4. The Interim Agreement Does Not Address Aspects of Nuclear Weapons Technology Aside from the Production of Fissile Materials. Nothing in the interim agreement restricts Iran’s ability to continue developing other technologies essential to nuclear weapons production, such as timing circuitry, detonators, and refined conventional explosives techniques involved in the assembly of a critical mass of fissile material. It is perhaps not well and widely enough understood that some of the bigger technical challenges for a nation seeking nuclear weapons lie not in the production of fissile material but in areas such as these. Consider the basic design of a plutonium bomb of the kind dropped on Nagasaki. A critical mass of plutonium is achieved by compressing the plutonium with a spherical blast wave from spherical shell of conventional explosives. The precise shaping of those conventional explosive charges and their precise, simultaneous detonation are among the most difficult technical challenges in bomb design and manufacture. By contrast, while enriching uranium and breeding plutonium require a major technical infrastructure, the physical, chemical, and engineering processes involved are widely understood and, in principle, not all that difficult to achieve. But the interim agreement places no obstacles in the way of research and development on these other aspects of nuclear weapons design. Iran is free to pursue such research as vigorously as it will and to produce a fully functional nuclear weapon awaiting only the insertion of the fissile material.

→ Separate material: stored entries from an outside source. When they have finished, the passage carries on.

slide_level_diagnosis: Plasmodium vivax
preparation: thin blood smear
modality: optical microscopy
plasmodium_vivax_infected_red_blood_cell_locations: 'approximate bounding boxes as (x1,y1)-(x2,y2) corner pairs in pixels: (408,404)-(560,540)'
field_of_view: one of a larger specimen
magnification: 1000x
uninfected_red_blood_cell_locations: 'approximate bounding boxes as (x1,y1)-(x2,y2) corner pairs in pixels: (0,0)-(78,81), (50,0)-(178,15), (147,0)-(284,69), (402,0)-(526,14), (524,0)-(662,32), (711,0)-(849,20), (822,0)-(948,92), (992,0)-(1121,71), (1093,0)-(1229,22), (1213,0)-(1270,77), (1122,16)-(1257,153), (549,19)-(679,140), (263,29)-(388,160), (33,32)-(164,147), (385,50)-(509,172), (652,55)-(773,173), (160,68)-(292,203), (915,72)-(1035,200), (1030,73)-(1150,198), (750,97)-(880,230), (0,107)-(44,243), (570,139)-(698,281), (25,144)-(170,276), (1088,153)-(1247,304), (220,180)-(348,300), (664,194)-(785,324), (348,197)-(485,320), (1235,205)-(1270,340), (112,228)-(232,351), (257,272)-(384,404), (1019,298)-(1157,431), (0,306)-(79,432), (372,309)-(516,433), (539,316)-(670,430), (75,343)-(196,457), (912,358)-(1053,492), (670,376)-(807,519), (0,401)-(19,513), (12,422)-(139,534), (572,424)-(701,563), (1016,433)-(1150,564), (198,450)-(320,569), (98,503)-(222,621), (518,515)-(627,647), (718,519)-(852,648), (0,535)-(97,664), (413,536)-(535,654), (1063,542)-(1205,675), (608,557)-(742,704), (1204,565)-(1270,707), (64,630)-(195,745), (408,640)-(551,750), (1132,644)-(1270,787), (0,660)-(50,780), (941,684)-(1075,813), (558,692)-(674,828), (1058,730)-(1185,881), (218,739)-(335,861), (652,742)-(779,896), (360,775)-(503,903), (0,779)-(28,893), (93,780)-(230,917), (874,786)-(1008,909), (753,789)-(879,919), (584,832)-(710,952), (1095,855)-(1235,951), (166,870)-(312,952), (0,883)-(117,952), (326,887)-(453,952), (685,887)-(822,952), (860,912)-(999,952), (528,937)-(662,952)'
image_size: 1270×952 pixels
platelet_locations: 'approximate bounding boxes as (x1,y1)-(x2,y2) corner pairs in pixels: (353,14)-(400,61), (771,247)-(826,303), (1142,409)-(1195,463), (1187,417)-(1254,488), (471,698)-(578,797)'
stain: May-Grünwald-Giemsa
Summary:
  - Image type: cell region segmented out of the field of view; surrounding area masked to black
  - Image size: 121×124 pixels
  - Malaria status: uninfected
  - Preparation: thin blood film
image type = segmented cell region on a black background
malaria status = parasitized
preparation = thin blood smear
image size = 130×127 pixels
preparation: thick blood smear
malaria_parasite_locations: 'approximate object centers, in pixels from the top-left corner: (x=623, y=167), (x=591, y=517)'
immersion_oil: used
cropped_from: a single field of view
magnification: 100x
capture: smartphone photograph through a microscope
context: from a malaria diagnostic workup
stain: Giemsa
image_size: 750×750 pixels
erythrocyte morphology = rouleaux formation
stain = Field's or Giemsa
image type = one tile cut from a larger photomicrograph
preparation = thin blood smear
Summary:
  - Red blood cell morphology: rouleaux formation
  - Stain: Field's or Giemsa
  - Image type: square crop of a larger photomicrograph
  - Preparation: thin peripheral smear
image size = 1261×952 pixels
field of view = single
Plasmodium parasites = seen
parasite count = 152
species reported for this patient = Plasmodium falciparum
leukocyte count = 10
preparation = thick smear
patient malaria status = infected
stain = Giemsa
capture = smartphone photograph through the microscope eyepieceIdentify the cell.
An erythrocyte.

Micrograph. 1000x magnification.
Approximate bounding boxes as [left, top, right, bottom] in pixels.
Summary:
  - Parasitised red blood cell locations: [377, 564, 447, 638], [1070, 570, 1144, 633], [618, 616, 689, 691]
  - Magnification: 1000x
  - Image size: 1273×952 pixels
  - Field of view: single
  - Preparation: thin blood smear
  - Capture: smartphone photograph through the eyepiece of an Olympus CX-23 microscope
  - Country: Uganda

An assessment of what has been achieved with the interim agreement depends crucially upon a prior assessment of Iran’s goals with respect to nuclear weapons capability. If Iran’s aim had been to produce nuclear weapons as soon as possible, then the interim agreement at least slows down progress toward that goal. But another view is that Iran’s aim all along has been to develop the basic technical infrastructure for the rapid production of bomb-grade fissile material for use if and when it chooses. If that is Iran’s aim, then the interim agreement achieves much less by way of delaying progress to the goal.

We have to wait and see how the interim agreement works. But the celebration of seeming progress on the diplomatic front must be tempered by a clear understanding of the technical issues that are not addressed in the interim agreement, issues that must be the focus of any, longer term, follow-on agreement. Should there be no progress on enrichment capabilities, the Arak reactor, delivery systems, and the fundamentals of bomb design, then options other than diplomacy might have to be explored, starting with the re-imposition of sanctions.